The golden-voiced Collins, who was known as “Vancouver’s first lady of jazz,” got her first break while visiting CBC Radio Vancouver with a friend in 1953.
Collins soon became part of the fledgling station’s first live broadcasts and gained some fame hosting a program called ‘Bamboula; a day in the West Indies’, which lasted for three episodes. The show featured music from the Caribbean and was the first to have a mixed-race cast and many song and dance numbers.
Her talent, professionalism, and charm led to her own national television series, The Eleanor Show, a weekly music series that aired in June 1955 and ran for that summer. It starred Collins, pianist Chris Gage and dancers Leonard Gibson and Denise Quan.
The show was resurrected in 1964 and called Eleanor, but it did not last long. The sultry singer was often compared to U.S. singer Lena Horne in appearances on TV, radio and clubs. I “didn’t see a lot of my people on TV” she noted then.
Collins is credited with being the first Black artist in North America to star in her own TV series. She beat Nat King Cole’s achievement of being the first Black performer to star in their own show on American television by over a year. The Nat King Cole Show debuted November 1956 on NBC, decades after Winfrey and others ruled the airwaves.
She is fondly remembered for her ground-breaking work in that era and is regarded as a television pioneer.
Known for her smoky jazz stylings, Collins had worked with Vancouver’s leading musicians on CBC radio and television.

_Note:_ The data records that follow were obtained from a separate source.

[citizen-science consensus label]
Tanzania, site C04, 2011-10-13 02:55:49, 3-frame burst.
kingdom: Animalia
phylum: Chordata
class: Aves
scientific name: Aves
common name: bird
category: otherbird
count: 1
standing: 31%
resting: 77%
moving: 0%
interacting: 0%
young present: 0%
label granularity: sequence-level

Throughout her career, she was known as the consummate professional, who was able to take any song and give it life.
“She could start fires by rubbing two notes together!” once wrote Jack Wasserman, a nightlife and celebrity columnist for the Vancouver Sun.
Collins was born in 1919, in Edmonton, to pioneering parents who were among 1,000 Black U.S. homesteaders who came to settle in the rustic Alberta prairies in 1910.

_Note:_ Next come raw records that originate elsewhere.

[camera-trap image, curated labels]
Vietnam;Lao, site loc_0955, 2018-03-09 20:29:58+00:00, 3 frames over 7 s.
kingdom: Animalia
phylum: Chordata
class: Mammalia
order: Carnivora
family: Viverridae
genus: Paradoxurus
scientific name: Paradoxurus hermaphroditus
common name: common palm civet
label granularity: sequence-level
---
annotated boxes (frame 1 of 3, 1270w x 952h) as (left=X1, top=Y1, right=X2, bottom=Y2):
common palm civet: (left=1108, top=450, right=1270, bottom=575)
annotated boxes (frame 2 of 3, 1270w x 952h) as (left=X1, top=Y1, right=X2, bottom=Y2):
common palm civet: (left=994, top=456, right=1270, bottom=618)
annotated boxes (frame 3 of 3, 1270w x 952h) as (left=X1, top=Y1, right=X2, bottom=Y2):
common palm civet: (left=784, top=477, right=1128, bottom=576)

She won an amateur talent contest in 1934 at the age of 15 and soon after moved to Vancouver, where her family lived for a while in the infamous Hogan’s Alley area; which was the home of the Black community, whose residents included Nora Hendrix, the grandmother of iconic rock guitarist Jimi Hendrix.
She married Richard Collins in 1942 and the couple settled in Burnaby, B.C., where they raised four children. They later moved into an all-white neighborhood and were met with racism as their neighbours began a petition against the family to try and intimidate them from settling on their street.

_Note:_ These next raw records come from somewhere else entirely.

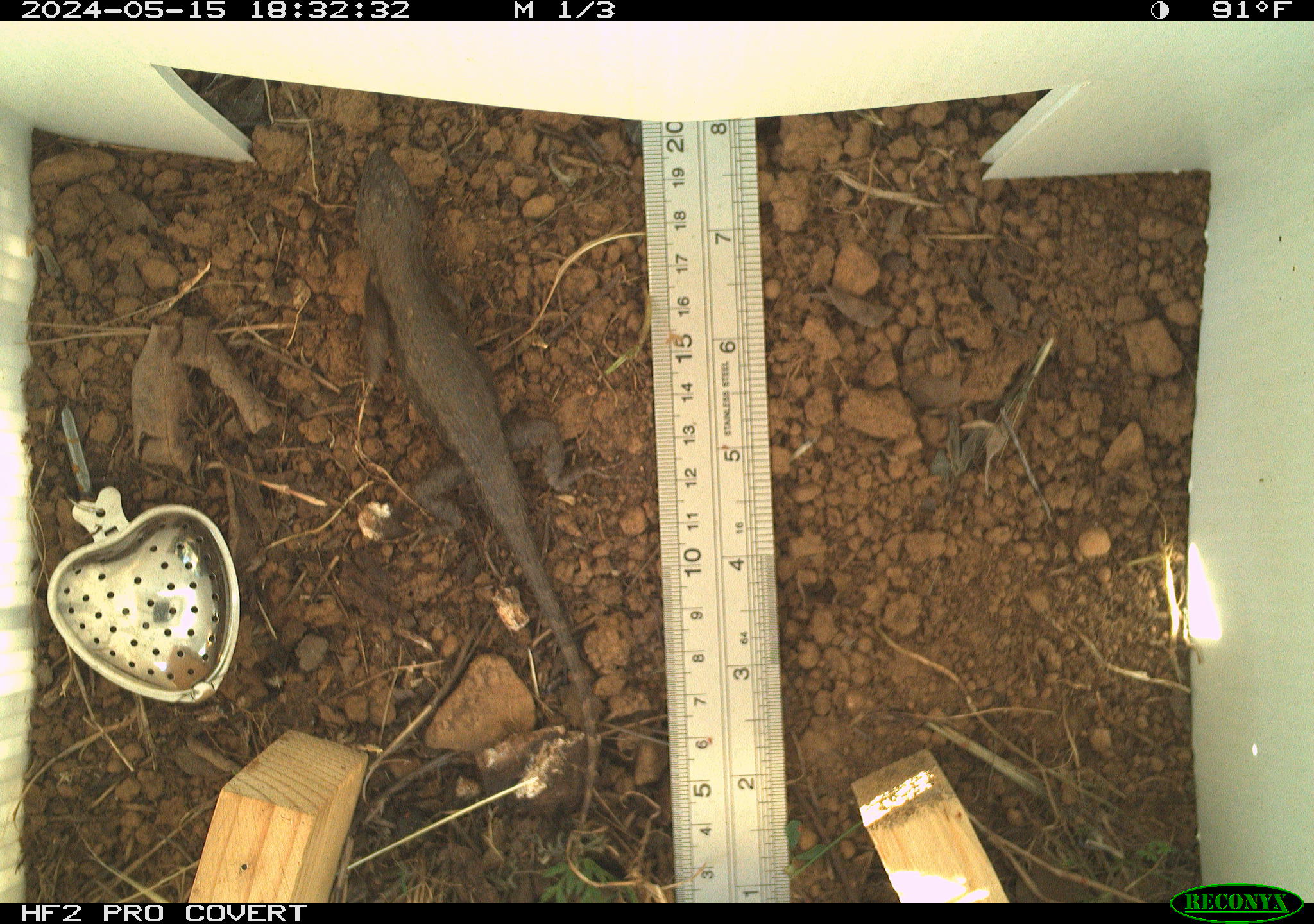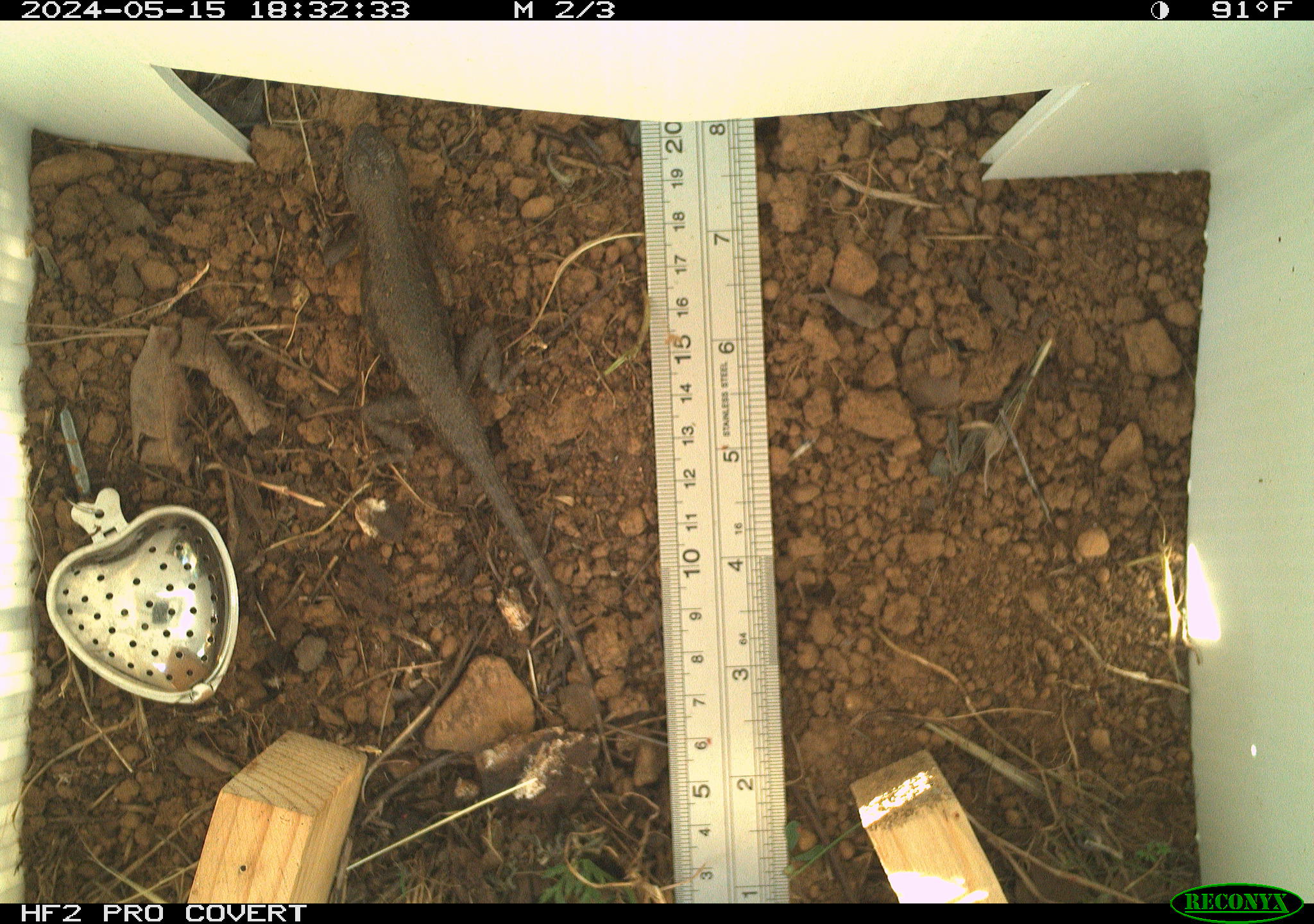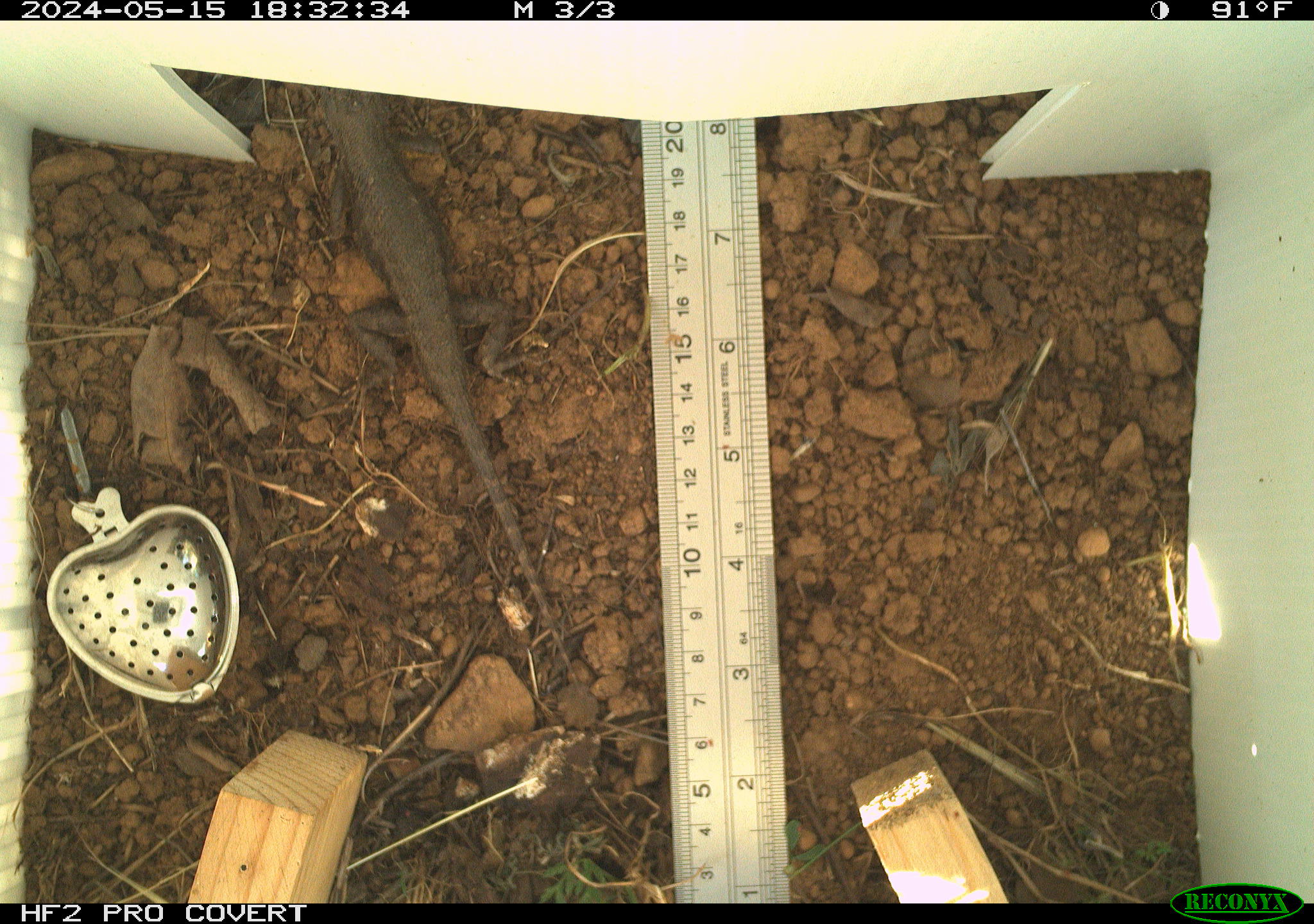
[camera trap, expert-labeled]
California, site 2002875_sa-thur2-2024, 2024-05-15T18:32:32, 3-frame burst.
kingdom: Animalia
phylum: Chordata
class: Reptilia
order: Squamata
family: Phrynosomatidae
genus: Sceloporus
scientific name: Sceloporus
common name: spiny lizards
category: sceloporus species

Instead of getting angry, Collins and her family fought to combat the ignorance of their neighbours and immersed themselves in their new community by participating in local activities, events, and organizations.
By the late 1960s the popularity of musical variety and live shows ebbed which meant less work for Collins, who kept busy in her community and serving as musical director at Unity Church.
To this day she insists that her most memorable performance was in front of 80,000 people attending Canada Day Ceremonies on Parliament Hill in Ottawa in 1975. It was her largest live audience and she recalled looking out from the stage at all the people holding candles.
“Suddenly it came very clearly that I was Canadian,” she recalled much later, “and to be proud of it.”
The Order of Canada recipient was honoured with her inclusion in a new book celebrating the 50th Anniversary of the Order of Canada along with Canada’s 150th Anniversary titled: “They Desire a Better Country: The Order of Canada in 50 Stories”.
She was inducted into the B.C. Entertainment Hall of Fame, has been presented with numerous lifetime achievement awards and was singing at Unity Church well into her late 90s.